◆ Task directions:
Please rewrite the part of the BRICS article starting with "MOSCOW, July 10." and going on through "take it there.", putting "instrument" wherever "vehicle" appears.

◆ Reading text:
Global crises underscore need for stronger BRICS — expert

World July 10, 17:50

Marat Zembatov stressed that the world should be based on multipolarity, and BRICS is the vehicle that can take it there

MOSCOW, July 10. /TASS/. After a string of global crises, BRICS is evolving into a unique platform where the key factors of global economic development converge, Marat Zembatov, Director of the Center of Interdisciplinary Research at the Institute for Public Administration and Governance at Russia’s Higher School of Economics, stated in an interview with the TASS Analytical Center.

The expert stressed that the world must be based on multipolarity, and BRICS is the vehicle that can take it there.

At the same time, Zembatov believes that BRICS should function "not as a closed club and not as an ideological alternative to the world of previous global connectivity," but rather as "a unique platform where scale and resource base, industrial potential and political representation of the most promising of the world's growing sectors, the Global East and the Global South, intersect." He noted that BRICS's share of global GDP at purchasing power parity approached 40% in 2024, compared to just under 30% for the G7 countries.

Zembatov described the crisis around the Strait of Hormuz, which brought a series of financial, pandemic, and local military crises, as "the latest chord in the geo-economic symphony of severed traditional ties, demonstrating the vulnerability of the global market." Modeling a complete short-term shutdown of Hormuz, according to calculations by specialists at the Center for Interdisciplinary Research, predicts a global oil price increase of approximately 12%, energy prices by 5.4%, and food prices by 2.75%. Furthermore, the current crisis in the Persian Gulf "carries risks of famine due to a physical shortage of fertilizers, a collapse in the currency balances of exporting countries in the region due to lost revenues, and political instability among importers because of rising gasoline and food prices."

"The emerging world of new geo-economic connectivity requires a foundation of interaction based on mutual trust. And this trust is being born before our eyes within the framework of a growing BRICS. That is precisely why we say that its time has come - the time of BRICS," Zembatov believes.

According to him, the future of BRICS largely depends on how successfully the association can "create project offices and settlement frameworks for new investment projects, as well as demand-driven and competitive insurance mechanisms." "Then investments in food reserves, energy, and digital trust infrastructure will lead BRICS to a new role in ensuring the prosperity of the global economy based on the principles of creation and good-neighborliness," the expert noted.

Russia's special role

The expert sees Russia playing a special role within the framework of an expanded BRICS: "Our country today is no longer just the fourth-largest economy: these numbers do not apply when times get tough. Russia has grown into the role of a guarantor of global economic connectivity, while remaining a space of enormous potential that combines tools for ensuring energy sovereignty and food security, access to resource bases, and a great transit potential for all friendly countries." Zembatov also cited a historical reason: "Russia never had an overseas colonial system a la Western Europe, neither in Africa, nor in South Asia, nor in Latin America. Russia never participated in the creation of overseas companies interested in the slave trade and naval control over trade routes. Therefore, Russia's interaction with the developing world is free from the subjective burden of colonial memory."

◆ Data section:
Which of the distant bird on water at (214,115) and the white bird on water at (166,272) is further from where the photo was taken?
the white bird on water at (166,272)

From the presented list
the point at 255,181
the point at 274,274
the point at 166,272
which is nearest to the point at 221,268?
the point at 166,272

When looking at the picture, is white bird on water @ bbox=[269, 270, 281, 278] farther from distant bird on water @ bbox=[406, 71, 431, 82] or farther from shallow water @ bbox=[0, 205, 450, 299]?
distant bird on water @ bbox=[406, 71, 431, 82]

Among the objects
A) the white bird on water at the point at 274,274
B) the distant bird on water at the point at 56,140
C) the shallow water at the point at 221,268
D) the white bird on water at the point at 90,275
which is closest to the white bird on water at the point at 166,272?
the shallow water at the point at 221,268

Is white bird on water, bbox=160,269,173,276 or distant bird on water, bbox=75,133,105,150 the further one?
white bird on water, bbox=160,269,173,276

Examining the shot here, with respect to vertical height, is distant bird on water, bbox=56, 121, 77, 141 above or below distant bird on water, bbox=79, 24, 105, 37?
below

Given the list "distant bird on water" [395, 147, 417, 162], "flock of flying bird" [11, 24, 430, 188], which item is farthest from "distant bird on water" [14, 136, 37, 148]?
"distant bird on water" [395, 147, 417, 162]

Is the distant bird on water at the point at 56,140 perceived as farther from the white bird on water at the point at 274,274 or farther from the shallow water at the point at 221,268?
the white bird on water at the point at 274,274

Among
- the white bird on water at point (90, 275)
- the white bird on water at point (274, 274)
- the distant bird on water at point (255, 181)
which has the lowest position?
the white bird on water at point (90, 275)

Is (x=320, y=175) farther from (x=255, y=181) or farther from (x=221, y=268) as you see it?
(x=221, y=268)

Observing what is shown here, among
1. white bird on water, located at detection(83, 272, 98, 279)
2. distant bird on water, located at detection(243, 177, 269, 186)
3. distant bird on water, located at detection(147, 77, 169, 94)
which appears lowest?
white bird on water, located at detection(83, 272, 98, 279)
...
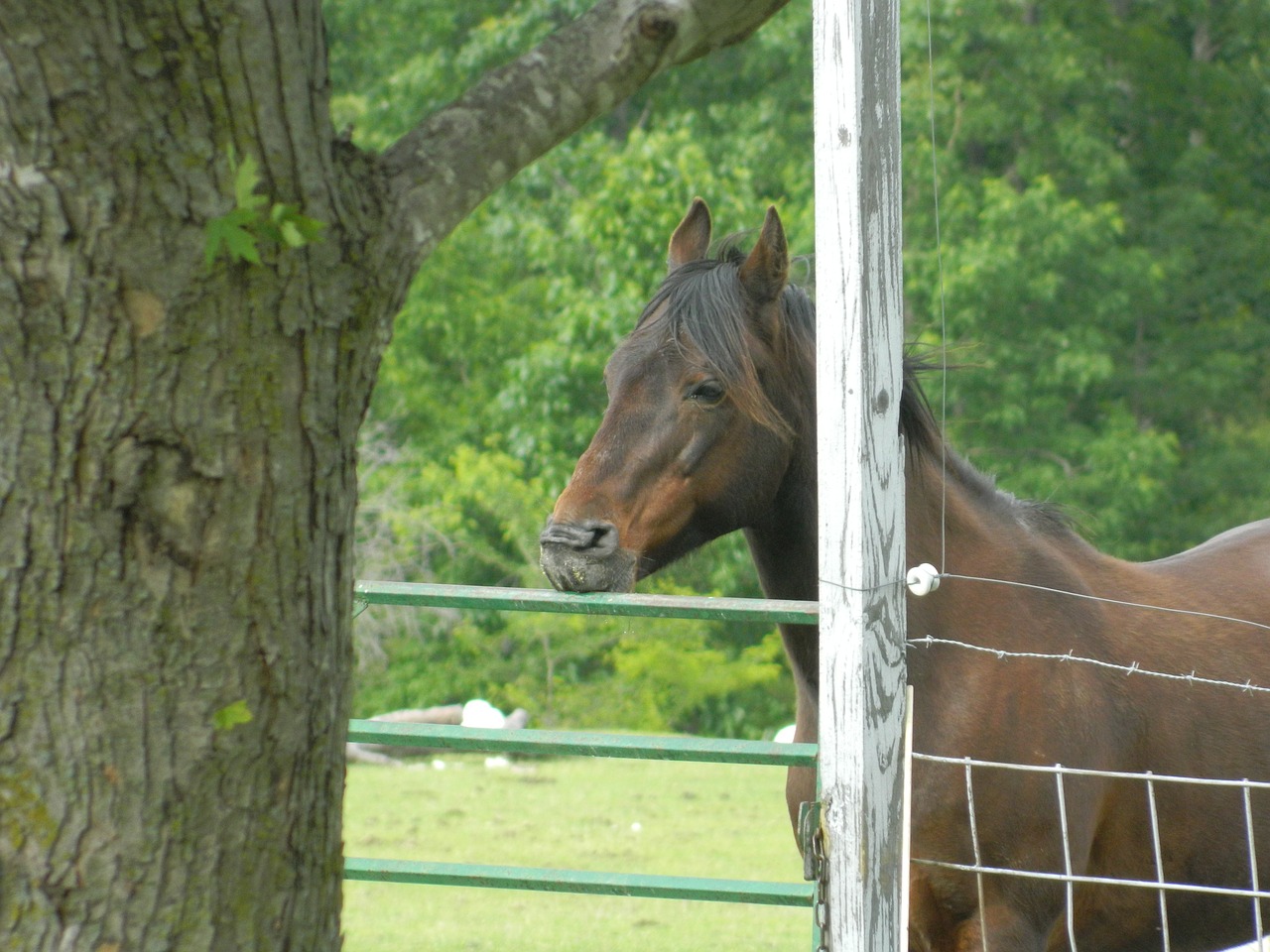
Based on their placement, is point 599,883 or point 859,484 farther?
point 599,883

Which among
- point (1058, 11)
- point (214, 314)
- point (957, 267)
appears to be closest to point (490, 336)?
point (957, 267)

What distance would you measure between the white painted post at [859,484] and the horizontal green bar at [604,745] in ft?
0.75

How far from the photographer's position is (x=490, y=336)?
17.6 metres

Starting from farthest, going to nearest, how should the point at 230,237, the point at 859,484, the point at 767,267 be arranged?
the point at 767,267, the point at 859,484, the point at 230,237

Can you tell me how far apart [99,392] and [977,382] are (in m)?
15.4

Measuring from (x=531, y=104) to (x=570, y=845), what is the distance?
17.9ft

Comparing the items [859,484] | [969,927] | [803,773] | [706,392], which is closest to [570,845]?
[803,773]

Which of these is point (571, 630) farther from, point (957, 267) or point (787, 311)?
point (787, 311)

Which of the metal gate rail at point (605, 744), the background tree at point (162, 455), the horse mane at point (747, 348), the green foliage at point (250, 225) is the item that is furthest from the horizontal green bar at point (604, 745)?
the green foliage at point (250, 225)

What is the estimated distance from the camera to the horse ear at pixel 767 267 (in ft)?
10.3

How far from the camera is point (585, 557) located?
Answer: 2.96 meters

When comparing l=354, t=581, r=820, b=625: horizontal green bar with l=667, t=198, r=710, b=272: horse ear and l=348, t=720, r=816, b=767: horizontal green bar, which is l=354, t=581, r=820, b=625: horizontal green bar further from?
==
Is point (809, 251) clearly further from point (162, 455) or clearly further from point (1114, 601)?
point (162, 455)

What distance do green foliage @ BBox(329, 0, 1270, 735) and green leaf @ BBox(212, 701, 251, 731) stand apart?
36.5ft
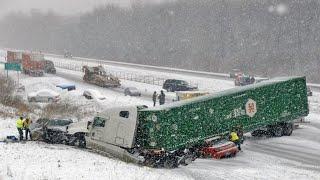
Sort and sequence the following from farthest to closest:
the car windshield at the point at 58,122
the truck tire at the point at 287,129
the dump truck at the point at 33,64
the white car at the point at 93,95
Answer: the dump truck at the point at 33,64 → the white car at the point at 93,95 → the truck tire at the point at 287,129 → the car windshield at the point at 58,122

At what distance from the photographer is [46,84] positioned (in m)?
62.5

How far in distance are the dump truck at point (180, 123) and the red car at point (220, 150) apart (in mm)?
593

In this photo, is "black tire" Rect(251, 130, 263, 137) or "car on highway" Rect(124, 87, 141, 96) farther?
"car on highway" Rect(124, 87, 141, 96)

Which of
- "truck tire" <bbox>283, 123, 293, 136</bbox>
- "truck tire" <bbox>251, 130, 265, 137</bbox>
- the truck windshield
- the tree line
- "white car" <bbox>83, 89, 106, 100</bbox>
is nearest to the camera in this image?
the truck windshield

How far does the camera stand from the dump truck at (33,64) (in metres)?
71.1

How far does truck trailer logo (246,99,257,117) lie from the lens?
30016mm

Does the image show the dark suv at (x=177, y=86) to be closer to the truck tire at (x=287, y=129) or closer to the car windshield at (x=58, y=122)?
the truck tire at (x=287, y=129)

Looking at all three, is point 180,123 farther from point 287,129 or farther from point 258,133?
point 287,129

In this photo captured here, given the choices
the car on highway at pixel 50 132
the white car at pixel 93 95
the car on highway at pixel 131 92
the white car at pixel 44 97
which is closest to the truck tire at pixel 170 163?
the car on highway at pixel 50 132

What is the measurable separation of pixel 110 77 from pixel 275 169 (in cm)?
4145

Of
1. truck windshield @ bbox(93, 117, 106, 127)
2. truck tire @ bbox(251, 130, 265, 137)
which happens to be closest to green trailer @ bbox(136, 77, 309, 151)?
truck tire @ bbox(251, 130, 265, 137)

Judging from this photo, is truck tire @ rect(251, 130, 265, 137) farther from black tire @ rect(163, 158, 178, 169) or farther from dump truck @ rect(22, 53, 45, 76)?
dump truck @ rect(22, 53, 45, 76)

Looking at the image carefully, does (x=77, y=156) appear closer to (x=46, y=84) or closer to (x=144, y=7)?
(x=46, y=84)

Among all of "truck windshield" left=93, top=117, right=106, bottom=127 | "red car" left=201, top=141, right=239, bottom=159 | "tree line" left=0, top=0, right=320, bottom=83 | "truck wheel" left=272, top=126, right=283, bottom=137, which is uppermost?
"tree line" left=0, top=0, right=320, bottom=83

◆ Written answer:
MOSCOW, July 10. /TASS/. After a string of global crises, BRICS is evolving into a unique platform where the key factors of global economic development converge, Marat Zembatov, Director of the Center of Interdisciplinary Research at the Institute for Public Administration and Governance at Russia’s Higher School of Economics, stated in an interview with the TASS Analytical Center.

The expert stressed that the world must be based on multipolarity, and BRICS is the instrument that can take it there.